[Provided information]:
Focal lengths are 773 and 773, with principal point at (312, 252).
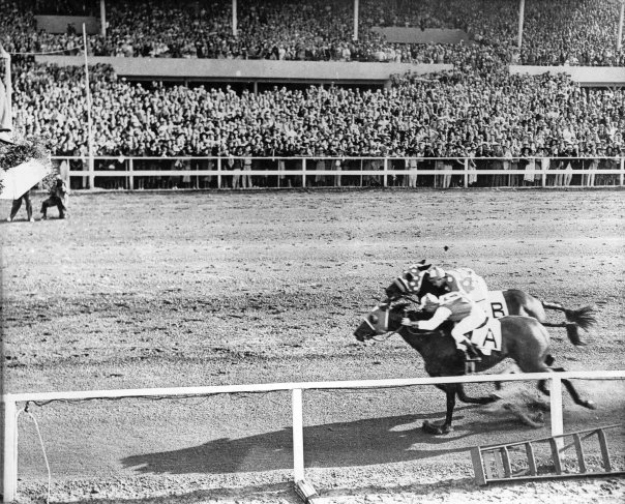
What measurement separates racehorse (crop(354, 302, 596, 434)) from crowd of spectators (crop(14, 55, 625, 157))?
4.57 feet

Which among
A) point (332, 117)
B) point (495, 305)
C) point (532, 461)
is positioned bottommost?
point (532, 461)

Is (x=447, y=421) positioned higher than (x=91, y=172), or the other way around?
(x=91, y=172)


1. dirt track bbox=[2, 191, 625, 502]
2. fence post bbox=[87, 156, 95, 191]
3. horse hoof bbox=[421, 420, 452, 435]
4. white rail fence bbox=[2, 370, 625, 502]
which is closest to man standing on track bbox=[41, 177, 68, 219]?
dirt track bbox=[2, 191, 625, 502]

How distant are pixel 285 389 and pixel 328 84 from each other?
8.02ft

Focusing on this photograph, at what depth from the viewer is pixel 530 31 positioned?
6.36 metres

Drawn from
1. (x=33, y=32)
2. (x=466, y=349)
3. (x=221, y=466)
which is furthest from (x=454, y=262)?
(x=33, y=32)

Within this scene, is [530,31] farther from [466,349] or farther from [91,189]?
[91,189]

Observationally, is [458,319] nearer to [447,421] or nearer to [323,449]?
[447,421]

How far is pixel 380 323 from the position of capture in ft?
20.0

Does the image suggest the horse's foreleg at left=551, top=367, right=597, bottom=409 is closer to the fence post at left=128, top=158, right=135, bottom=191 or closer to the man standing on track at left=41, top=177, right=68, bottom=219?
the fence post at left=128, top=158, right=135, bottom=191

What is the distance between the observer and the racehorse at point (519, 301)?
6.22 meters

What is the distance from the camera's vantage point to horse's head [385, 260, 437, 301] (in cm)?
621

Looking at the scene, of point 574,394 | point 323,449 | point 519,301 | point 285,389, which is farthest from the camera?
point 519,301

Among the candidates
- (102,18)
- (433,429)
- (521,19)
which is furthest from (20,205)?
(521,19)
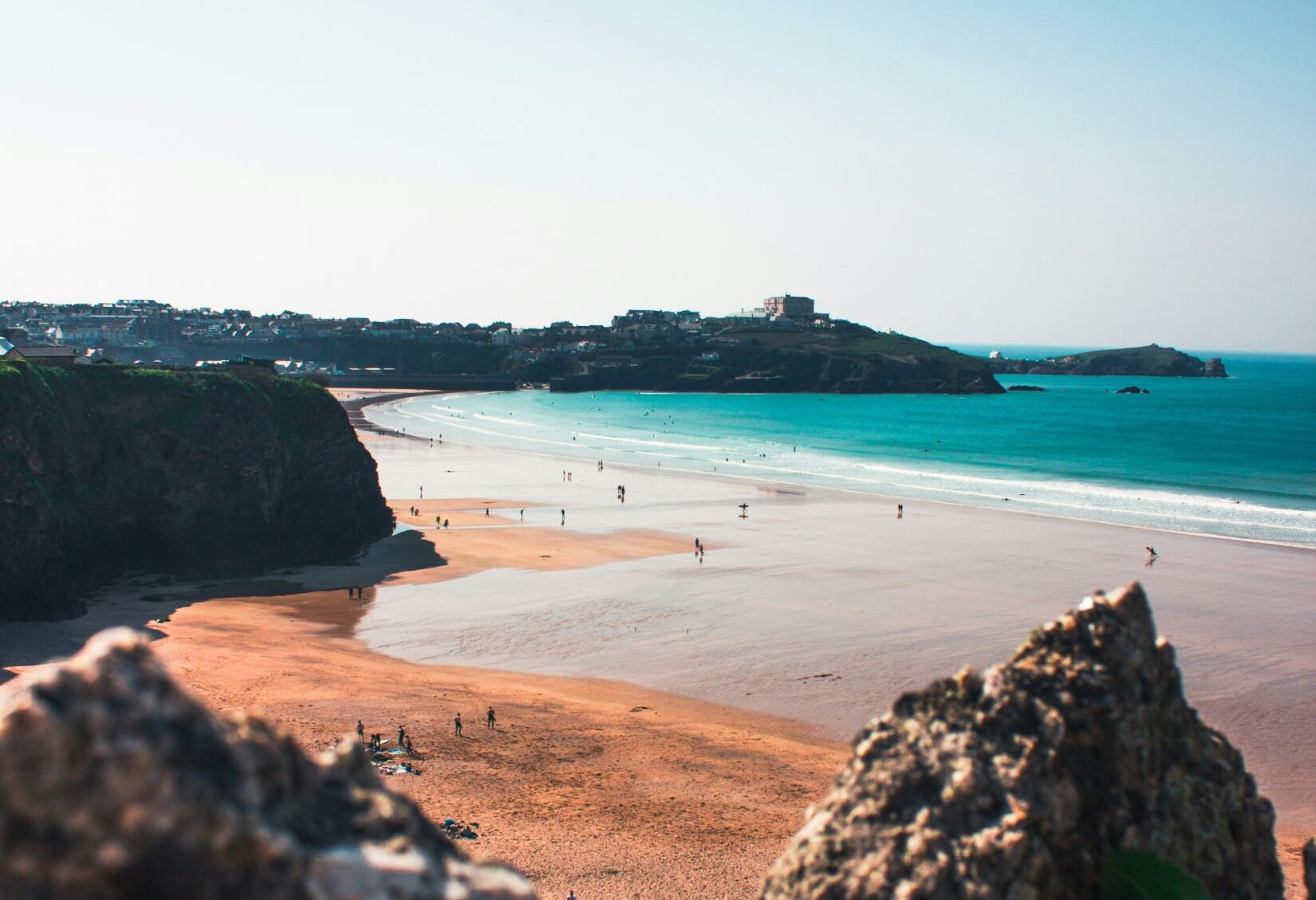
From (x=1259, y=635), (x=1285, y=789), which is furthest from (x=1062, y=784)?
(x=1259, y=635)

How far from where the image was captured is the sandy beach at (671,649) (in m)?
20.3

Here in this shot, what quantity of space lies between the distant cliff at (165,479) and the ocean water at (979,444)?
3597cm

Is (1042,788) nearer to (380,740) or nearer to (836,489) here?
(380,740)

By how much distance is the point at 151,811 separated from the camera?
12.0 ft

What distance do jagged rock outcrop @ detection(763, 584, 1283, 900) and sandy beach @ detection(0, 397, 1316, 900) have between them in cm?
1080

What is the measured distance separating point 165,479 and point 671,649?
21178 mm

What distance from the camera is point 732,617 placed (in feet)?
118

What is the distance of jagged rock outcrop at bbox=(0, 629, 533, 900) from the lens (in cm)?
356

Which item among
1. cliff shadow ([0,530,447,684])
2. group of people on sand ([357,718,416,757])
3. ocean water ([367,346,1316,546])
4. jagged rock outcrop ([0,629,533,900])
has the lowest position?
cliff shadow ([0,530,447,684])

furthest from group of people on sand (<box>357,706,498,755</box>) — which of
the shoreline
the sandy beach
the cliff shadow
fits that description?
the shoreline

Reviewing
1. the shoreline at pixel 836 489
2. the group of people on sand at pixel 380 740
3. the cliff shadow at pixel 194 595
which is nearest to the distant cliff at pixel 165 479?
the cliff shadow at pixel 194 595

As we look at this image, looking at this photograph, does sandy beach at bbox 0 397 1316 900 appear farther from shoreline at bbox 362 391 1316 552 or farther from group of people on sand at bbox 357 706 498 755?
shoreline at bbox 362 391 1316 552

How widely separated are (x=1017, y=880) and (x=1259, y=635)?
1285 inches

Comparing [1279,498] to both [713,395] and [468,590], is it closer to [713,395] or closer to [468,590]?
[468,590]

[The task]: Could you extract every row above word for word, leaving the pictures out of your answer?

[Exercise output]:
Focal lengths are 773 and 773, with principal point at (312, 252).
What measurement separates racehorse (crop(354, 302, 596, 434)) from crowd of spectators (crop(14, 55, 625, 157))?
4.57 feet

Which among
A) point (332, 117)
B) point (495, 305)
C) point (532, 461)
is positioned bottommost?
point (532, 461)

Is (x=447, y=421) positioned higher than (x=91, y=172), or the other way around?
(x=91, y=172)


1. dirt track bbox=[2, 191, 625, 502]
2. fence post bbox=[87, 156, 95, 191]
3. horse hoof bbox=[421, 420, 452, 435]
4. white rail fence bbox=[2, 370, 625, 502]
which is closest to man standing on track bbox=[41, 177, 68, 219]?
dirt track bbox=[2, 191, 625, 502]

How distant are pixel 285 389 and pixel 328 84 from each other?
8.02ft

Focusing on this photograph, at what depth from the viewer is pixel 530 31 positioned?
6.36 metres

Drawn from
1. (x=33, y=32)
2. (x=466, y=349)
3. (x=221, y=466)
which is furthest from (x=454, y=262)?
(x=33, y=32)

Within this scene, is [530,31] farther from [466,349] or farther from [91,189]?
[91,189]

Observationally, is [458,319] nearer to [447,421] or nearer to [323,449]?
[447,421]

How far is pixel 380 323 from the position of capture in ft?
20.0

Does the image suggest the horse's foreleg at left=551, top=367, right=597, bottom=409 is closer to the fence post at left=128, top=158, right=135, bottom=191 or closer to the man standing on track at left=41, top=177, right=68, bottom=219?
the fence post at left=128, top=158, right=135, bottom=191

What is the distance between the observer and the racehorse at point (519, 301)?
6.22 meters

What is the distance from the camera's vantage point to horse's head [385, 260, 437, 301] (in cm)?
621

Looking at the scene, of point 574,394 | point 323,449 | point 519,301 | point 285,389, which is farthest from the camera?
point 519,301

Among the candidates
- (102,18)
- (433,429)
- (521,19)
which is furthest from (20,205)?
(521,19)
From (x=1259, y=635), (x=1285, y=789), which is furthest from (x=1062, y=784)?
(x=1259, y=635)

How far from where the image was captured is the sandy beach at (671,649) (in m)?
20.3

Here in this shot, what quantity of space lies between the distant cliff at (165,479) and the ocean water at (979,444)?
3597cm

Is (1042,788) nearer to (380,740) or nearer to (836,489) here?
(380,740)

By how much distance is the point at 151,811 separated from the camera?
12.0 ft

What distance do jagged rock outcrop @ detection(763, 584, 1283, 900) and sandy beach @ detection(0, 397, 1316, 900) have between them in cm?
1080

What is the measured distance separating point 165,479 and point 671,649?
21178 mm

What distance from the camera is point 732,617 placed (in feet)?
118

What is the distance of jagged rock outcrop at bbox=(0, 629, 533, 900) from the lens (in cm)?
356

Which item among
1. cliff shadow ([0,530,447,684])
2. group of people on sand ([357,718,416,757])
3. ocean water ([367,346,1316,546])
4. jagged rock outcrop ([0,629,533,900])
has the lowest position?
cliff shadow ([0,530,447,684])

furthest from group of people on sand (<box>357,706,498,755</box>) — which of
the shoreline
the sandy beach
the cliff shadow
fits that description?
the shoreline

Reviewing
1. the shoreline at pixel 836 489
2. the group of people on sand at pixel 380 740
3. the cliff shadow at pixel 194 595
which is nearest to the distant cliff at pixel 165 479?
the cliff shadow at pixel 194 595

As we look at this image, looking at this photograph, does sandy beach at bbox 0 397 1316 900 appear farther from shoreline at bbox 362 391 1316 552 or farther from group of people on sand at bbox 357 706 498 755?
shoreline at bbox 362 391 1316 552

How widely separated are (x=1017, y=880) and (x=1259, y=635)?
1285 inches

Comparing [1279,498] to both [713,395] and [468,590], is it closer to [713,395] or closer to [468,590]?
[468,590]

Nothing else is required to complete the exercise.